No es el resentimiento, ni el odio, ni el afán de venganza lo que nos mueve a los que promovemos el que, en las redes sociales, se conoce como #JuicioaCalderon. No son las diferencias ideológicas y políticas las que nos han hecho firmar la demanda en su contra en la Corte Penal Internacional de La Haya.
Consideramos que hay razones suficientes para llevar a Calderón a juicio y tenemos la convicción de que no hacerlo sería tanto como renunciar a nuestro derecho a vivir en paz con justicia y democracia.
No podemos ni debemos tolerar que un individuo, actuando contra la razón y por la fuerza, imponga una guerra que, además de no tener perspectiva alguna de victoria, habrá de prolongarse por muchos años.
Ningún comandante militar puede permitirse el cúmulo de despropósitos de Felipe Calderón sin enfrentar una corte marcial.

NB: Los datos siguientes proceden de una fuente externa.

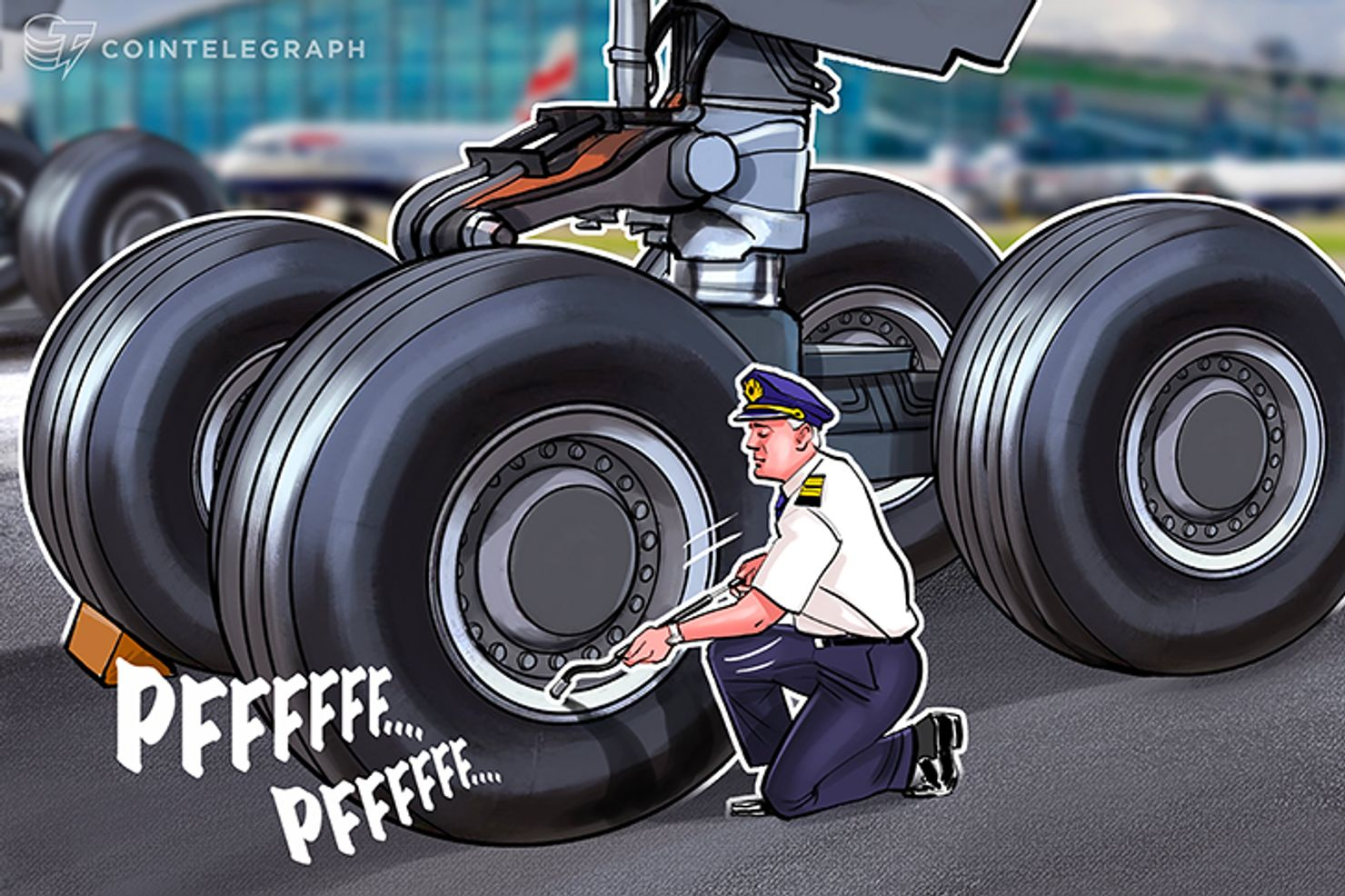 Crypto Markets Are Broken Cointelegraph Found The Feedback Circuit Coming Straight Off Quotsubposerquot Board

Nadie puede demoler de esa manera las instituciones sin enfrentar las consecuencias jurídicas de sus actos.
Muchas voces, desde organismos internacionales, la sociedad mexicana y la academia se alzaron previniendo a Calderón sobre los efectos desastrosos de su estrategia de guerra. A nadie escuchó. Empecinado en cumplir con un proyecto de miedo y muerte, desató el infierno.
No fue una ocurrencia la suya. Ni siquiera la necesidad de obtener la legitimidad de la que de origen carecía. Sirvió de manera consciente a los intereses de una potencia extranjera. Para garantizar la paz en Estados Unidos, trajo la guerra a nuestro país. Su opción por la fuerza bruta no hizo sino fortalecer a los cárteles de la droga y forzarlos a incrementar su poder de fuego y su barbarie.